1. Packages
  2. Amazon EKS
  3. How-to Guides
  4. Amazon EKS v3 Migration Guide
Amazon EKS v3.2.0 published on Tuesday, Nov 19, 2024 by Pulumi

Amazon EKS v3 Migration Guide

eks logo
Amazon EKS v3.2.0 published on Tuesday, Nov 19, 2024 by Pulumi

    In 2024 AWS announced the deprecation of two features used by default in Pulumi EKS: the aws-auth ConfigMap and the AL2 operating system. Pulumi EKS v3 addresses these deprecations, enhances the maintainability of the provider, and aligns it with EKS best practices. There are some breaking changes which are detailed in this document.

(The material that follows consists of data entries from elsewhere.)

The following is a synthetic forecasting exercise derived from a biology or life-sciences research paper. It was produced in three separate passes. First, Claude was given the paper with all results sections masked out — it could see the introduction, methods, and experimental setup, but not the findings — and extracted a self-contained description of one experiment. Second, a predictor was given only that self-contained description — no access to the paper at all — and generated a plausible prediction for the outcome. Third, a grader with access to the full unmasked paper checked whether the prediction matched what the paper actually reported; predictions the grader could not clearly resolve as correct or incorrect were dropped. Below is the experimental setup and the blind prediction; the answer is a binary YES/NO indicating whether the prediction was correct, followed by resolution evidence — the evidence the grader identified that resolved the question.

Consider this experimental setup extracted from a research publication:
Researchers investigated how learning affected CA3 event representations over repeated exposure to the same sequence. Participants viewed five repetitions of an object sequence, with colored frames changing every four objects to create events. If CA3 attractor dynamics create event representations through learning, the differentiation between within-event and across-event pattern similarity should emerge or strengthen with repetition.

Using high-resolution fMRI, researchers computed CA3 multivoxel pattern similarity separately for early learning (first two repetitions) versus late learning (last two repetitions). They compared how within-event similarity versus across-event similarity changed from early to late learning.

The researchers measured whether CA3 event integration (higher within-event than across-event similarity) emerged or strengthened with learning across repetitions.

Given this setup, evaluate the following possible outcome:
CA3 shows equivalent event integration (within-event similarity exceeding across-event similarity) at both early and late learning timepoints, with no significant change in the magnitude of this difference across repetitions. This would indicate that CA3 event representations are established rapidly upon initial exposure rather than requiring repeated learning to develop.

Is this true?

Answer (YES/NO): NO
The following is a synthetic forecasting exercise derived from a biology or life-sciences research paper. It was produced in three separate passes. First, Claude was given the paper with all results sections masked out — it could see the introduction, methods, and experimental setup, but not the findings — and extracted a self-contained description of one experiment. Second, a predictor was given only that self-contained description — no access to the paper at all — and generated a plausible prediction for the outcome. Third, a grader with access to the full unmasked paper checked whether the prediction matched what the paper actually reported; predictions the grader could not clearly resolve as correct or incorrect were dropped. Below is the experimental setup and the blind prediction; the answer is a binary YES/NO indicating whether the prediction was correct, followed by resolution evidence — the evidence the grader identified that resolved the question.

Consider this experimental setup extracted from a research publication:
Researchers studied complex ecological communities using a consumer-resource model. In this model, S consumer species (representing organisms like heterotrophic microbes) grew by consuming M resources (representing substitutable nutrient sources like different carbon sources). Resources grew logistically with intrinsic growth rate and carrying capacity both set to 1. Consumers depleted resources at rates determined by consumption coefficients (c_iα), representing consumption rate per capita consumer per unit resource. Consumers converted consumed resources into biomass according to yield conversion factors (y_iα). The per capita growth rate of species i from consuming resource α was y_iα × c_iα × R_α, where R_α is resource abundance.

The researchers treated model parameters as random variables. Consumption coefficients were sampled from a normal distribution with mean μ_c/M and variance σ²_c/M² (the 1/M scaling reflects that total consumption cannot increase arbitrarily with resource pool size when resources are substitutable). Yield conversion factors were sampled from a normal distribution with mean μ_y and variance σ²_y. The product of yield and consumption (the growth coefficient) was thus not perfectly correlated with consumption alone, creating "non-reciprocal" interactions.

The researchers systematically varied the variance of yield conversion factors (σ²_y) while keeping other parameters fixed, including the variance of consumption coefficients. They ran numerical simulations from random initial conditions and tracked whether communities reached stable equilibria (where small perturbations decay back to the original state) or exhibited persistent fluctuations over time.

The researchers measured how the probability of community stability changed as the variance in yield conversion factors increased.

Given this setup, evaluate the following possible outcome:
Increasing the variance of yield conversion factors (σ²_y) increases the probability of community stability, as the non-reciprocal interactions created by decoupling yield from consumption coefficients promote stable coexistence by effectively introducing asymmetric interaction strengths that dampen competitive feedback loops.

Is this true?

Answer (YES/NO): NO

    VPC CNI Component changes

    The VPC CNI cluster component is now configured as an EKS addon as mentioned in the “New Features” section above. This brings the following changes:

    • Removed enableIpv6 input property. The component automatically configures the IP version now, depending on whether the cluster is running in IPv4 or IPv6 mode.
    • Removed image, initImage, nodeAgentImage input properties. The component now automatically selects an image registry in the cluster’s region to pull the images from.

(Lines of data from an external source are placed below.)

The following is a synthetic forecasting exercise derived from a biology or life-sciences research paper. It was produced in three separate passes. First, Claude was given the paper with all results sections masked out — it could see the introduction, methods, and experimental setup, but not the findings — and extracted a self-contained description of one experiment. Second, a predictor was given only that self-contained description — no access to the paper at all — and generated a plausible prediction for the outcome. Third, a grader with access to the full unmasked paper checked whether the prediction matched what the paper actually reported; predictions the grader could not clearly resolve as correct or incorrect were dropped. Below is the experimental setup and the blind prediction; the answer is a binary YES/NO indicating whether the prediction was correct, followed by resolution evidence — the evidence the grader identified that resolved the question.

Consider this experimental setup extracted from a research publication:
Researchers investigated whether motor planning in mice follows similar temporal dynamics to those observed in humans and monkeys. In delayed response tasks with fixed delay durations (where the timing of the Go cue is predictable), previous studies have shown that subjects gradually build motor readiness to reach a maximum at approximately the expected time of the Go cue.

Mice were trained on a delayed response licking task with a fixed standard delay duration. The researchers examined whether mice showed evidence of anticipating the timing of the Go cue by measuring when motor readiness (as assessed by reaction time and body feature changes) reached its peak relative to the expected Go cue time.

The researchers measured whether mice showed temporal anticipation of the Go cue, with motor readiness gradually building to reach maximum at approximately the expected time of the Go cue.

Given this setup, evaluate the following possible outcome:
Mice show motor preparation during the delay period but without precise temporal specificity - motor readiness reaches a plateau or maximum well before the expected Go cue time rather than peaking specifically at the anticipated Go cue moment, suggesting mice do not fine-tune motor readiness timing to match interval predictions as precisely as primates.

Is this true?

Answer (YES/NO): NO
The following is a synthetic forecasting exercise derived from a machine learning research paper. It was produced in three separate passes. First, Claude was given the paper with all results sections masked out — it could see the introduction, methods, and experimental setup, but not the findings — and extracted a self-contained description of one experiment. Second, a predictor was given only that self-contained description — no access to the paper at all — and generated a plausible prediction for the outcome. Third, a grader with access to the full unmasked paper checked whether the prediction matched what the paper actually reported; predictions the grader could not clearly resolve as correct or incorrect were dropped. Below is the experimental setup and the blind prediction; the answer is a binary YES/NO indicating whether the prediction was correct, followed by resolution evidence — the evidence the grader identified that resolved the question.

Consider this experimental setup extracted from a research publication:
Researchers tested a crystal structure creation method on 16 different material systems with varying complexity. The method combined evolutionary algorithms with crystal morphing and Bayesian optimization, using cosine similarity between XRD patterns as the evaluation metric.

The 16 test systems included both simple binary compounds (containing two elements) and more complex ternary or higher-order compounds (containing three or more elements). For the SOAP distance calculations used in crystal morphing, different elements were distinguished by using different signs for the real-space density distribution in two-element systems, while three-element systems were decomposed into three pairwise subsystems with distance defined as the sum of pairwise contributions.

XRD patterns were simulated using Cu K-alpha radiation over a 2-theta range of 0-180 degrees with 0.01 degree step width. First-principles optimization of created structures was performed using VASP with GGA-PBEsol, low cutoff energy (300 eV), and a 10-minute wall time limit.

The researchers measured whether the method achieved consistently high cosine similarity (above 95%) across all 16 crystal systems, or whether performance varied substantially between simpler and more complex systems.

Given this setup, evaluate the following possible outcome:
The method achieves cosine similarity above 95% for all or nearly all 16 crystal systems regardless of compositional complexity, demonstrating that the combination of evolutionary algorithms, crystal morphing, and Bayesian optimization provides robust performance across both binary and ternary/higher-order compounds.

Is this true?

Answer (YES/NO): YES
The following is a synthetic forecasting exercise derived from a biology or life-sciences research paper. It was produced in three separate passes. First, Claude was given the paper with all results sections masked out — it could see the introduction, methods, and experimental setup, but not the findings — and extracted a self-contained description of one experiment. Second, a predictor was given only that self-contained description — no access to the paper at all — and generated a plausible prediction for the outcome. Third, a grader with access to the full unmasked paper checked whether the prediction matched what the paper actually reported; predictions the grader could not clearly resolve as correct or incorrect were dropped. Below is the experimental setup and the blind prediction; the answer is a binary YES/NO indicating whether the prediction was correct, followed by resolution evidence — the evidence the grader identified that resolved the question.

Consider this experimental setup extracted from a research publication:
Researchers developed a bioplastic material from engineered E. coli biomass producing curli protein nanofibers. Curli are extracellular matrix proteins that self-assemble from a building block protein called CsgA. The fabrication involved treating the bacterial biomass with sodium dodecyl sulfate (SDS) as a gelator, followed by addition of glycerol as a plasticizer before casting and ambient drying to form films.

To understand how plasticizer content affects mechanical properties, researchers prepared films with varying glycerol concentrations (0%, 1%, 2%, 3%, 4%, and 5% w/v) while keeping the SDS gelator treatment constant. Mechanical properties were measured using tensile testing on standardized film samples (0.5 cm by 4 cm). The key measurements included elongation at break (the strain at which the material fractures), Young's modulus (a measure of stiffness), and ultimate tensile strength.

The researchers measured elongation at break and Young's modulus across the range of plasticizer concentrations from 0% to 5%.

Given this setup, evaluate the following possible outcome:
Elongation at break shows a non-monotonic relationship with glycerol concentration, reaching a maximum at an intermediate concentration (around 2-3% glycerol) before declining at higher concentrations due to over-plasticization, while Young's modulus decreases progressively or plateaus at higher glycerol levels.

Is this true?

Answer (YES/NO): NO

    During the update, you’ll observe two key changes:

    1. The removal of the previous kubectl-based VpcCni component.
    2. The creation of the new EKS addon-based VpcCniAddon component.

    It’s important to note that deleting the VpcCni component will not modify or delete any existing on-cluster resources. When creating the VpcCniAddon component, it will safely adopt the existing VPC CNI resources and update them to the current recommended version.

    Node Group Updates

    NodeGroup component deprecation

    The NodeGroup component uses the deprecated AWS Launch Configuration (see AWS docs). Launch Configurations do not support new instance types released after December 31, 2022 and starting on October 1, 2024, new AWS accounts will not be able to create launch configurations. Its successor, the NodeGroupV2 component is functionally equivalent and easier to operate because it does not use CloudFormation templates under the hood like NodeGroup did.

    The default node group of the Cluster component has been updated to use the NodeGroupV2 component as well. Updates to the default node group will be done by first creating the new replacement nodes and then shutting down the old ones which will move pods to the new nodes. If you need to perform the update gracefully, please have a look at Gracefully upgrading node groups.

    Default OS of node groups updated to AL2023

    AWS recently deprecated the Amazon Linux 2 (AL2) operating system. It will reach end of life in June 2025, after which it will receive no more security and maintenance updates.
    Until now, this was the OS used by node groups created with the Pulumi EKS provider. To align the provider with EKS best practices we’ve updated the default operating system to the new AWS-recommended option, Amazon Linux 2023 (AL2023).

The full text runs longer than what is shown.